Two minutes . . . they change the course of life. They shatter the momentary equilibrium and reveal how tipsy I really am. They rattle me loose from my moorings, and show up how poorly attached I am. They unearth folly, showing how shallow it is buried.

And the hardest part of the whole affair: he didn’t rail me out or tell me how dumb I was or ask what in thunder I was doing or what my problem is. He just forgave me, smiled, and got back on with his life. There’s no major damage, just a punched-out imprint of the square hitch in my bumper, eventually it will become a hole, and will look stupid . . . not wrecked, just stupid.

I hate looking stupid. I hate it even more when it’s because I really was stupid, not just pretending to be. I poke fun and joke and make people laugh, but really being stupid isn’t funny; it’s mortifying. I want to be smart, sophisticated, smooth; not this klutzy nerd who can’t even get out of the city without knocking the front tooth out of her car.
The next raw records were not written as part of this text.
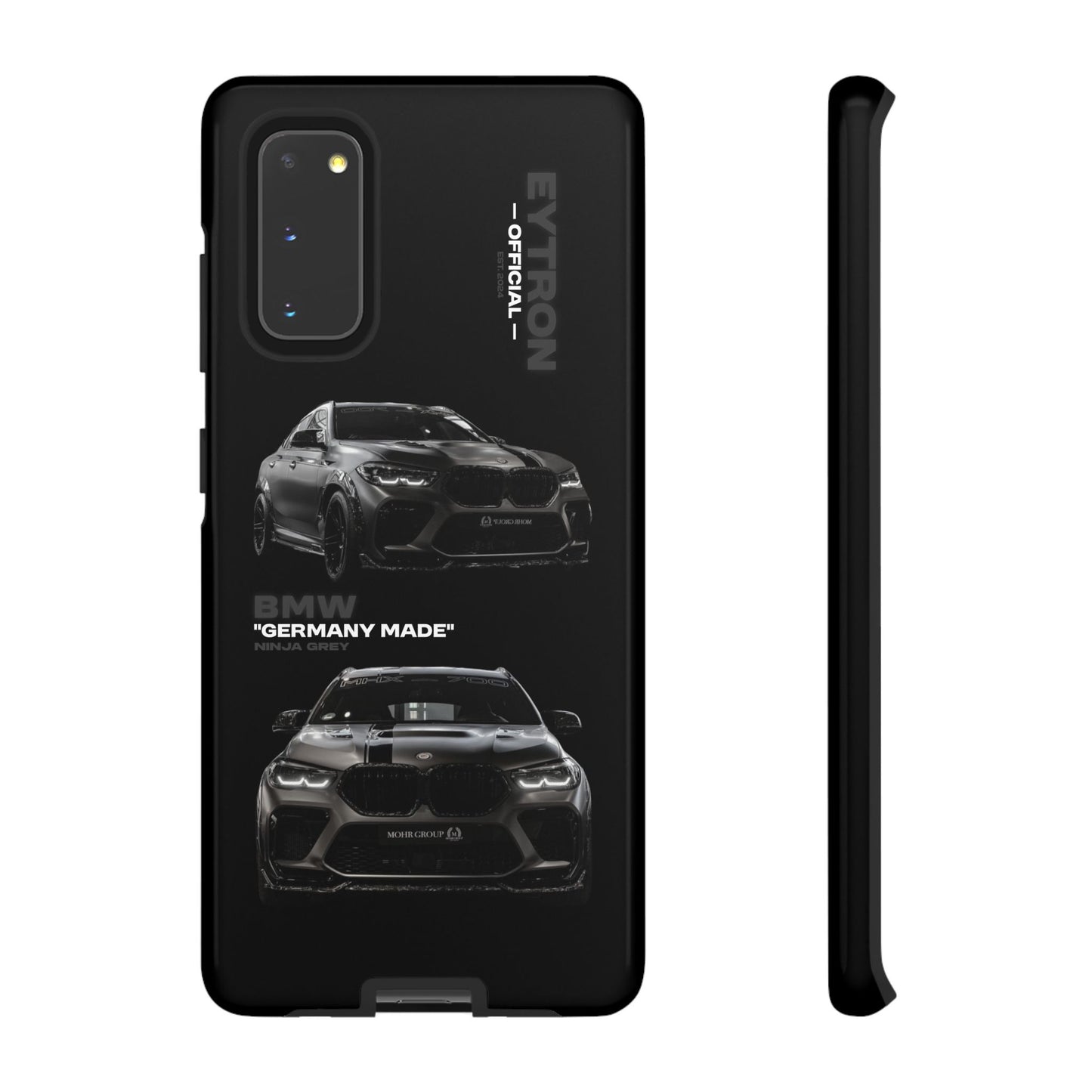 "Grey Ninja" Sturdy Case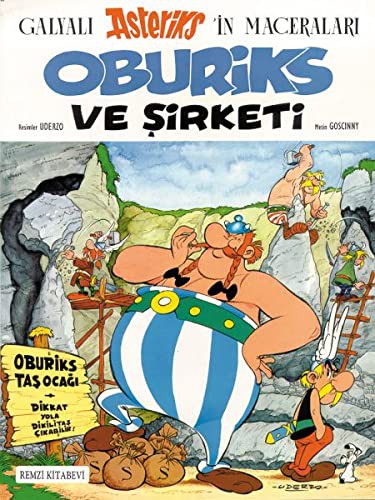 René Goscinny: Oburiks Ve Sirketi (Paperback, Remzi Kitabevi)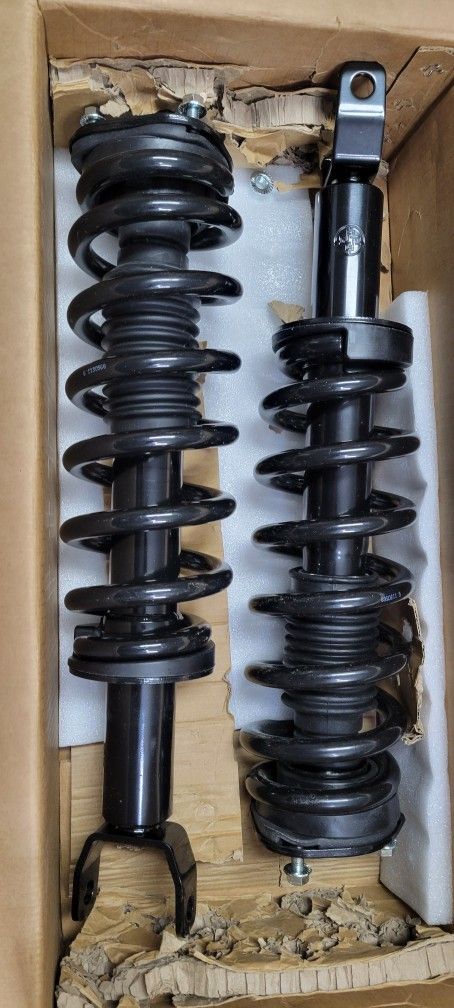 09-24 Dodge Ram 1500 4x4 Complete  Front Struts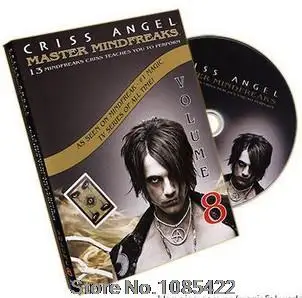 2010 Criss Angel-Master Mindfreaks Volume 8 Closeup/Street magic | Игрушки и хобби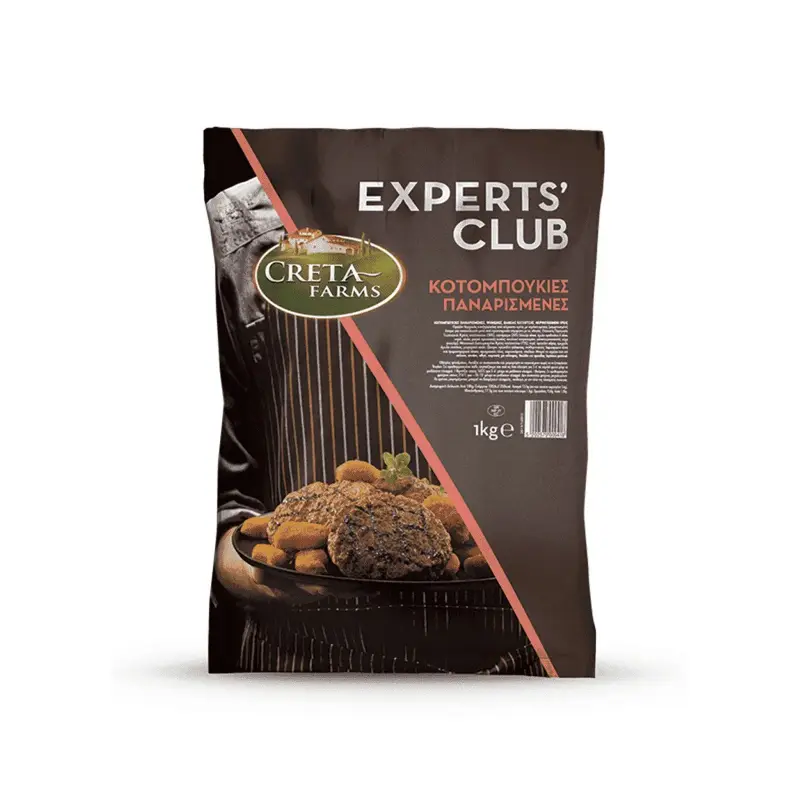 CRETA FARMS Κοτομπουκιές Φιλέτο Κατεψυγμένες 1kg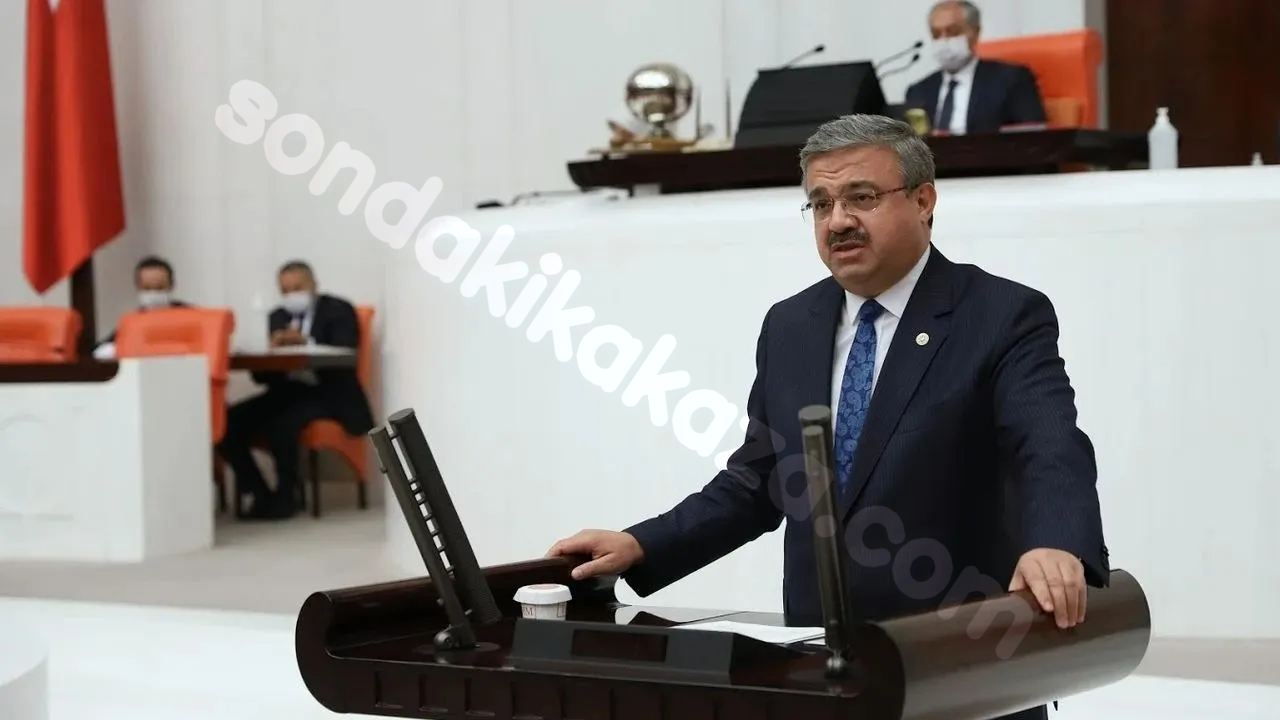 AK Parti Milletvekili Yurdunuseven kaza yaptı.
I stew in my stupidity. I expect Dad will be disappointed in me. I’m disappointed in me. I suppose God is too . . . I must embarrass Him so much. The pity party stinks.

When I settle into quiet tears, He starts talking. He tells me He’s not disappointed in me, that it’s okay, that He loves me. Is He laughing at me? Get over yourself, just let it go, let your demand to mentally punish yourself and control your own mortification go; just let go, and let Him love you.

I’m driving east. Out my left window the sky begins changing. Soothing green strokes rise gentle to the heights of heaven. Quiet, subtle, brushed against the starry sky, they rise and expand and deepen, till I am engulfed in the sweeping tide of peace. It’s like arms of love reaching around and hugging me, it’s the aurora borealis. I’m the child who tripped over her own feet, scraped her knee, and just hurt inside. And He’s the Father Who picks me up, takes me on His knee, and loves my hurt away. Not so I feel better about myself as a klutzy kid, but so that I know Him better as my loving Father. I think He expects me to be perfect, to shape up and get it together so I won’t embarrass Him for calling me by His name. But He chose me in my foolishness, and folly, and stupidity, and loved me then. I can’t win His love, and I can’t lose it, because He gives it freely to me.

And I am His. And I weep great alligator tears of happiness because He loves me, the silly, bumbling, scatter-brained me. And He turns my heart to Him, so I forget about me and all my issues, and rest in His embrace.

“Surely goodness and mercy shall follow me all the days of my life, and I will dwell in the house of the LORD forever . . . . His banner over me is love.”